Corruptor of the Light.
Ashlan Revenant.
Location: Korriban
Objective: Victory.
Allies: ???
Opposing Force:
Heinrich Faust
Tags: ???
"History is not written by the winners, but by those who are left."
Location: Korriban
Objective: Victory.
Allies: ???
Opposing Force:

Tags: ???
"History is not written by the winners, but by those who are left."
The wind howled like a dirge across the scarred skin of Korriban. It whispered the names of the dead — Sith Lords long turned to dust, tyrants whose bones still remembered thrones that bled galaxies. Sand slithered across the cracked valley floor, rust-red and thick with memory, clinging to the cursed stone like blood refusing to dry. The skies above were a roiling vault of bronze and shadow, lit by the distant flare of a dying star that cast everything in hues of ruin and fire. Time had no dominion here. Only power did.
She walked alone.
Each footstep sank slightly into the ancient dust, leaving behind impressions as if the planet itself recoiled at her presence. Her form moved with grace sculpted from domination, wrapped in the silken folds of a cape that billowed with phantom motion. The obsidian and crimson of her armor pulsed faintly with life — veins of corruption flowing through her like a second heartbeat, a song whispered by the Dark Side itself. Her golden hair spilled from beneath a shadowed hood like sunlight sinking into an abyss, catching the dim light and turning it blasphemous.
Her name was Serina.
The Force bent around her like a curtain drawn taut — not with weight, but with seduction. Her presence called to the ruins and tombs, not as a guest but as a daughter returning home. She was corruption given form, sin walking on two legs, each movement a promise of power… and destruction. Where others clung to hatred or passion like infants, she wielded them as instruments — no more emotional than the blade that lay across her back, humming with murderous purpose.
Ebon Requiem.
Its haft was the spine of a forgotten god, its blade a whisper etched in phrik and fire. Runed etchings glowed faintly in the thick, death-tainted air. It wasn't a weapon. It was a herald. A prophecy. And it shone like a star fallen from grace upon her back.
She had come to Korriban to claim what was hers.
An artefact—lost to time, obscured by purpose. A relic older than the Sith themselves, hidden beneath layers of darkness so deep they had swallowed even the memory of the stars above. But she had heard the whisper. She always heard the whispers. And now, the planet had begun to sing.
Yet it was not that which made her pause.
Atop a ridge of shattered basalt, far beyond the reach of her immediate senses but within the eternal grasp of the Force, stood a figure.
A silhouette cut in pale gold against the storm.
She felt them before she truly saw them.
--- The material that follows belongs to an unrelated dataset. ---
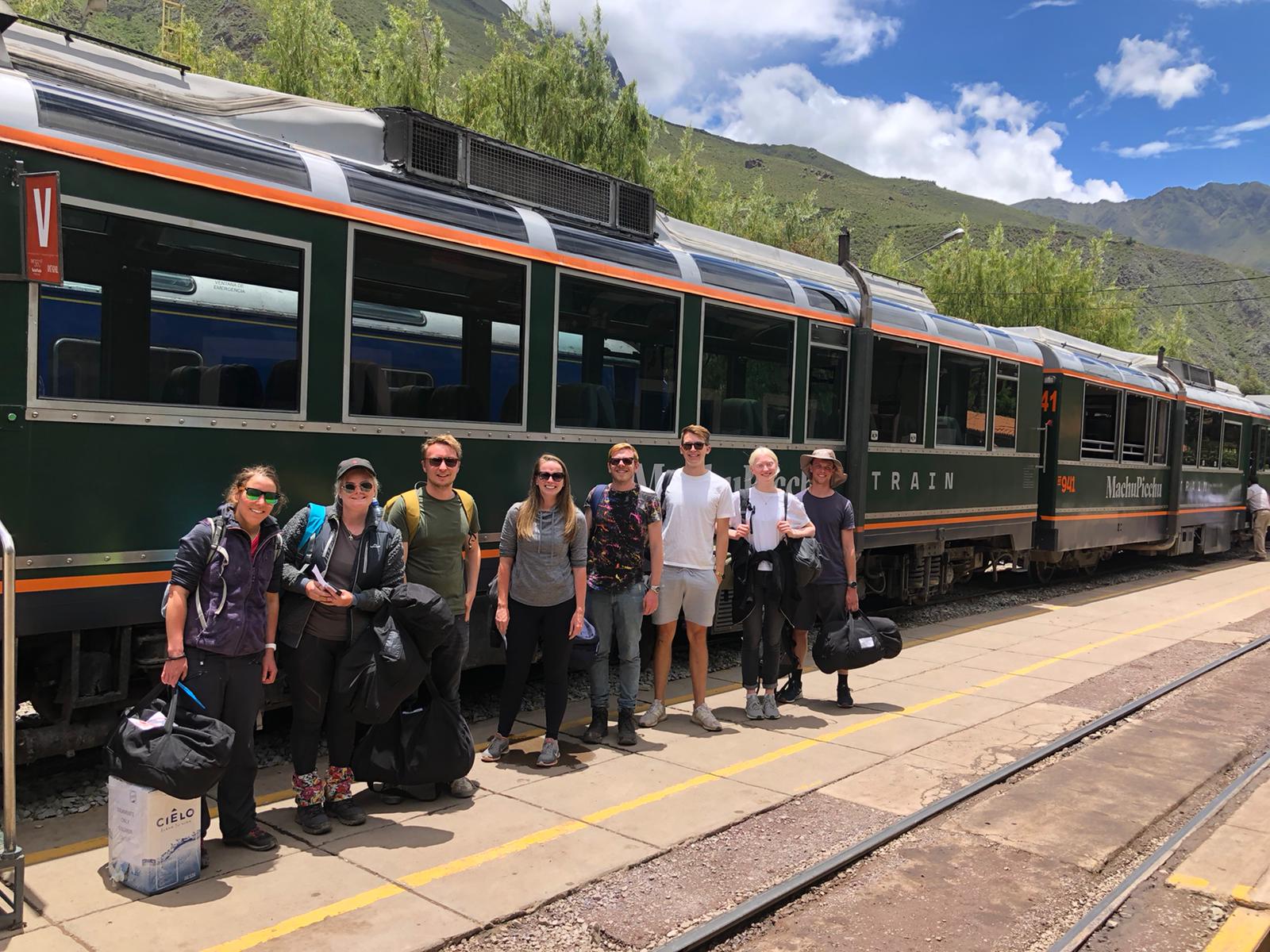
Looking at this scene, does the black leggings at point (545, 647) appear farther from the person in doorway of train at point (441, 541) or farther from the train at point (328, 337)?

Not as an image, but as a disturbance — a ripple of light, burning and pure and alien in this place of rot and ruin. The Light Side. Raw and incandescent. Not passive. Not serene. But unyielding. It struck her like a blade made of judgment. And in that moment, for the first time in many months, Serina's smile faded.
The figure did not move. Did not speak. It simply was — a column of presence that defied the natural order of this world.
For a moment, all was still.
Then, slowly, Serina reached behind her back. Her fingers brushed the haft of her weapon. Ebon Requiem stirred in answer, the runes glowing brighter as her will poured into it. The air warped around her as if the Force itself dared not touch her without permission. She drew the halberd free in a single, elegant motion, its wicked crescent blade casting warped reflections in the dusty light.
And yet she did not advance. Nor did the figure retreat.
They watched one another across the gulf of shattered stone and spiritual fury. Not adversaries… not yet. But inevitabilities. Light and Dark had danced this waltz before, but never like this. Not with her. Not with them.
Her grip tightened on the halberd. The pulse of ancient Korriban beat beneath her feet.
She felt the tension — not fear, never that — but something deeper. The recognition of a worthy thread in the tapestry. Something radiant. Something dangerous. Something she might one day break… or be broken by.
"So," Serina whispered, her voice low and sweet as poisoned honey, though none stood near enough to hear it. "You shine so brightly… but how long before your light flickers out?"
The figure said nothing. But the Force roared between them.
This was no meeting of chance. This was a standoff carved by destiny itself — the beginning of a thread that would stretch through temples and tombs, across blades and bloodshed, until one of them stood alone atop the ruin of the other.
Serina smiled again, but now it was slow… wicked… delighted.